The reference to sentinels and corps-du-guards is notable for it captures the militarized nature of the early settlements and the importance, frequently noted by settlers, of regular military musters and displays of unity to inspire fear and terror.

In New England the conflict was largely with native tribes since African slaves never amounted to a significant percentage of the population outside of a few pockets of Southern New England. But the patterns were similar. Servitude or forced compliance of any sort is not just intrinsically violent. It often requires exemplary violence to instill the terror that obedience and compliance are based on. This is particularly so in societies where state structures are weak. And societies based on this sort of pervasive violence are ones in which a vital rule of law has great difficulty taking root.

As Gregory Downs noted yesterday in his article on Juneteenth and the end of slavery in Texas, as Southern planters drove slaves into Texas ahead of the Union armies or tried to keep them enslaved even as the slaves knew slavery had been abolished by the federal government, planters resorted to killing hundreds of African-American former (and, they hoped, future) slaves to terrify others into compliance, even as slavery was in its death rattle.

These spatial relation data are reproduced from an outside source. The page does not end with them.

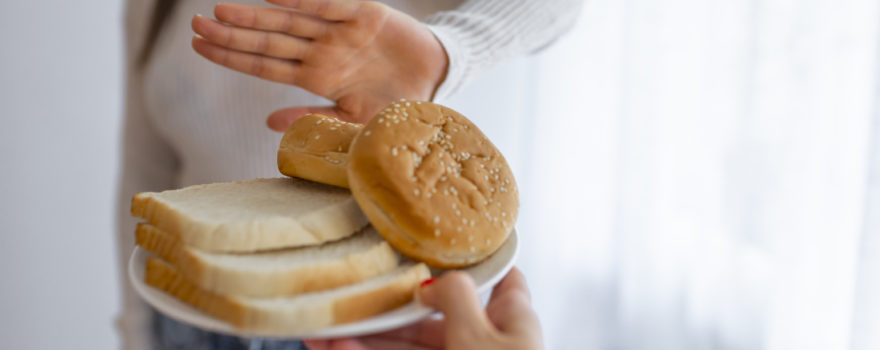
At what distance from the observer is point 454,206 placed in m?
0.65

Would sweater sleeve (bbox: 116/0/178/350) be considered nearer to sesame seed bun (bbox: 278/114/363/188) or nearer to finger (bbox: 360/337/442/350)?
sesame seed bun (bbox: 278/114/363/188)

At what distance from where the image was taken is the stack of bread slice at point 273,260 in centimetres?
53

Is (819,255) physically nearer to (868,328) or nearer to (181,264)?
(868,328)

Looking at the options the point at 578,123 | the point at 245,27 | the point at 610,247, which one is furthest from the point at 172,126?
the point at 610,247

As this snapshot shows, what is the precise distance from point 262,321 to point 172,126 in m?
0.76

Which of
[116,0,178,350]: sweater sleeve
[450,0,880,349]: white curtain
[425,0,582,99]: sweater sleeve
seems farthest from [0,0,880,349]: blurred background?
[425,0,582,99]: sweater sleeve

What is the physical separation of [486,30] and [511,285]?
1.96 ft

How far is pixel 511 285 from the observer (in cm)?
68

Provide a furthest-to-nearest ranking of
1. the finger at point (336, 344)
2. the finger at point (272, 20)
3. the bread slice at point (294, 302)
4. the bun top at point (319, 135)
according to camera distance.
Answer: the finger at point (272, 20)
the bun top at point (319, 135)
the finger at point (336, 344)
the bread slice at point (294, 302)

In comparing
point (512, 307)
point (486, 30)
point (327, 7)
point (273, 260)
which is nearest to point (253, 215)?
point (273, 260)

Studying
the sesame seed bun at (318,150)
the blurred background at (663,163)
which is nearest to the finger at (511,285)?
the sesame seed bun at (318,150)

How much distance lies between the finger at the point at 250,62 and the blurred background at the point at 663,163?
78 cm

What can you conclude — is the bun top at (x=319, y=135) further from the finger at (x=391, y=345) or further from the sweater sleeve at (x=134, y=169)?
the sweater sleeve at (x=134, y=169)

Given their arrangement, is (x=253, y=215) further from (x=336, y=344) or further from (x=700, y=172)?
(x=700, y=172)
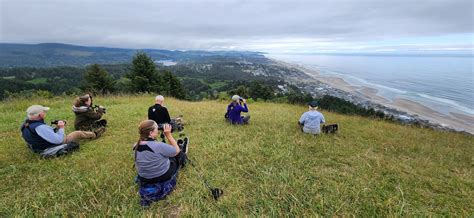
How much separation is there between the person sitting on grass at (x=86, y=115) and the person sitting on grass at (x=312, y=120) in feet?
20.8

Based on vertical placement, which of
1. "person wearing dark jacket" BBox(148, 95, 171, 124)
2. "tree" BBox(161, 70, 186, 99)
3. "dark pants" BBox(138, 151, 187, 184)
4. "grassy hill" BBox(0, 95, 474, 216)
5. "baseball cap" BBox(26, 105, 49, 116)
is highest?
"baseball cap" BBox(26, 105, 49, 116)

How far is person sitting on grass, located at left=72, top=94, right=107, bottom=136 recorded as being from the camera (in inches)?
267

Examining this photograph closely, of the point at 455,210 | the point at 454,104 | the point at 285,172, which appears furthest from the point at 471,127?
the point at 285,172

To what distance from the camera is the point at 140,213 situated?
322 centimetres

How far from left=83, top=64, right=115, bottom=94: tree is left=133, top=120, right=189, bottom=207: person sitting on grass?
24.7 metres

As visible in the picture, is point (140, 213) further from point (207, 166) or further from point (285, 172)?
point (285, 172)

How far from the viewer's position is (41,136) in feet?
16.3

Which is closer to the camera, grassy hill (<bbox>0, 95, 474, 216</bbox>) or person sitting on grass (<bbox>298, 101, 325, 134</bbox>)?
grassy hill (<bbox>0, 95, 474, 216</bbox>)

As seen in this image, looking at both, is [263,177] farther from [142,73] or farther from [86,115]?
[142,73]

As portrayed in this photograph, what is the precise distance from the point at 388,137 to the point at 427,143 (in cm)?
109

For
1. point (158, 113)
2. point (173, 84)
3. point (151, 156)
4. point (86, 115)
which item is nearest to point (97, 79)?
point (173, 84)

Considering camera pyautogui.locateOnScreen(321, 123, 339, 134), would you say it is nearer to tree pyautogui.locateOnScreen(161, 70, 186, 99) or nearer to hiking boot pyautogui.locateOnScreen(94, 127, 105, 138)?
hiking boot pyautogui.locateOnScreen(94, 127, 105, 138)

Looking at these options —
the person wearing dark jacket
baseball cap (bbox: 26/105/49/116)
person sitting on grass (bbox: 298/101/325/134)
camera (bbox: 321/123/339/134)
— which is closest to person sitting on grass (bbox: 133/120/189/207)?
baseball cap (bbox: 26/105/49/116)

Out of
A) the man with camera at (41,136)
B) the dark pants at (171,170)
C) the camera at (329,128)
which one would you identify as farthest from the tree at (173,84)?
the dark pants at (171,170)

We can see this in New England in the 1630s, more than two centuries later as planters desperately tried to preserve slavery on the run from the US Army. Terror of this sort of is by design and necessity brutal and public. Consider how lynchings are inherently and uproariously public, the carnival atmosphere of the killings, the bodies left to hang and be seen. And it is this thread that carries through with the history of mass terror campaigns white paramilitaries carried out during Reconstruction and the history of lynching and mob violence against African-Americans in the South through the late 19th century and well into the 20th century.

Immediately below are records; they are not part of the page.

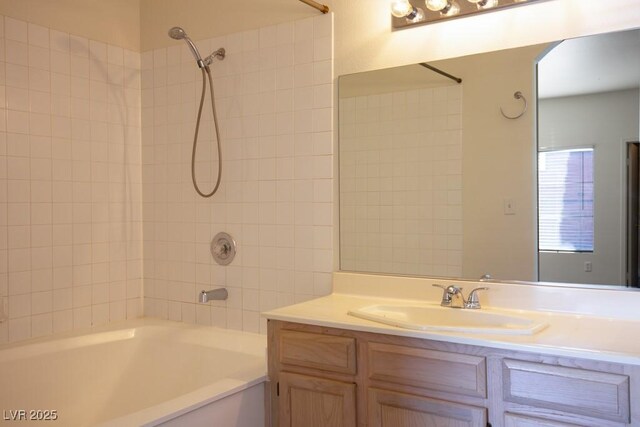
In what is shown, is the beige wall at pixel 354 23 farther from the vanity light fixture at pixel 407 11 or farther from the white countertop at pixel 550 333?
the white countertop at pixel 550 333

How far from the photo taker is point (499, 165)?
2172mm

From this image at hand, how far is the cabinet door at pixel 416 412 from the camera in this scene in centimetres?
170

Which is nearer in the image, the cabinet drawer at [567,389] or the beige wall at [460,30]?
the cabinet drawer at [567,389]

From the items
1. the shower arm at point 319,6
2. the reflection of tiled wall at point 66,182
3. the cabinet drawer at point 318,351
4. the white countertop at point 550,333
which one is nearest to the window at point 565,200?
the white countertop at point 550,333

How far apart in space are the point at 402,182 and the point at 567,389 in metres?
1.11

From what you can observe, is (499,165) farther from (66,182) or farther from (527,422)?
(66,182)

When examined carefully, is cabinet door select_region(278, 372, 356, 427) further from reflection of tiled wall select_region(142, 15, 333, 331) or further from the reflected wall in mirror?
the reflected wall in mirror

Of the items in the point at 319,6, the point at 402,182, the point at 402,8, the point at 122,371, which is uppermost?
the point at 319,6

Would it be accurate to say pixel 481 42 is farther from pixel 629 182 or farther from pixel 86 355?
pixel 86 355

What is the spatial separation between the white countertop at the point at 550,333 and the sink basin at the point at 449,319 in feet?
0.09

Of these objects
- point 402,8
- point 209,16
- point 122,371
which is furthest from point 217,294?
point 402,8

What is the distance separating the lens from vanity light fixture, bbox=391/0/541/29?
2143mm

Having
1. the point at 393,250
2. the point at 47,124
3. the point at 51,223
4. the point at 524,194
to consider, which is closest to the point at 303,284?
the point at 393,250

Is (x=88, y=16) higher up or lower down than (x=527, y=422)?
higher up
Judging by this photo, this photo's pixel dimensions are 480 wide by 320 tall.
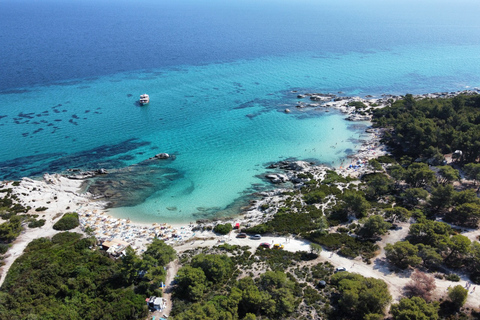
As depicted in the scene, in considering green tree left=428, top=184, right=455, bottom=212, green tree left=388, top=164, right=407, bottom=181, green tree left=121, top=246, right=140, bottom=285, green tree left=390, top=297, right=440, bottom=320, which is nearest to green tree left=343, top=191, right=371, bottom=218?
green tree left=428, top=184, right=455, bottom=212

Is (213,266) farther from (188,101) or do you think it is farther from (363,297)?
(188,101)

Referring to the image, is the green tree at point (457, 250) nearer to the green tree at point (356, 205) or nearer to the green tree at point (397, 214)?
the green tree at point (397, 214)

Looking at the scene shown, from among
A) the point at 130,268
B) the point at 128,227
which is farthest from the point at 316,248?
the point at 128,227

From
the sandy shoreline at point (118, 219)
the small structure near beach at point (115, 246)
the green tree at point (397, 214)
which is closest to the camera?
the small structure near beach at point (115, 246)

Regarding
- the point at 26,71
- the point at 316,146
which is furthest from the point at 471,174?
the point at 26,71

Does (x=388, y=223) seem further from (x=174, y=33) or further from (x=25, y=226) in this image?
(x=174, y=33)

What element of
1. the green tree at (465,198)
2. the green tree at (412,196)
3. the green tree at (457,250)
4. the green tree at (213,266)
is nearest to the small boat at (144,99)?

This isn’t to suggest nothing has changed. The racial world we live in today is utterly transformed from what it was a century ago. Then white mobs in the South (and not only in the South) killed African-Americans with impunity and frequently with the passive or sometimes overt support of elected officeholders and the law enforcement of the day. Today a barbarity like the Charlestown church massacre – whatever racial injustices we have today and we have many – are roundly condemned almost universally, if sometimes awkwardly or feebly. Not to recognize this watershed difference is to dishonor the millions of Americans who have worked, suffered and in some cases died to effect the change. But Dylann Roof and his massacre are still the lineal descendent of these earlier horrors.

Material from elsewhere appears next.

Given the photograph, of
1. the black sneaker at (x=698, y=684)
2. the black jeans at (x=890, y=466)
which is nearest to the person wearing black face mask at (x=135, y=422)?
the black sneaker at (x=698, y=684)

You can call these artifacts and barbarities of our past evil. And they are evil. But calling them merely evil diminishes their gravity and awfulness because it obscures the fact that such barbarity is necessary to preserve certain social systems and racial orders. Racial violence in America has always been intrinsically connected to terror. And not “terror” in the modern sense of mass casualty attacks meant to drive press attention and fear by people who are not in power. But in a far more direct sense: violence to inspire terror to solidify control and dominance.

Correction: A small but significant correction. I was wrong. South Carolina was not the only state with a black majority. I think I was projecting my knowledge about South Carolina’s colonial period – its unique status – on to the Ante-Bellum period. But TPM Reader AC wrote in to tell me that Mississippi also had a black majority in the early 19th century. And sure enough he’s right. I wasn’t able to check each census. But at least in the 1850 and 1860 censuses, Mississippi also was a black majority state. Louisiana had a bare majority as well. Not terribly surprising, considering that Mississippi was the top cotton producing state on the eve of the Civil War and was ground zero for racial violence throughout the 20th century.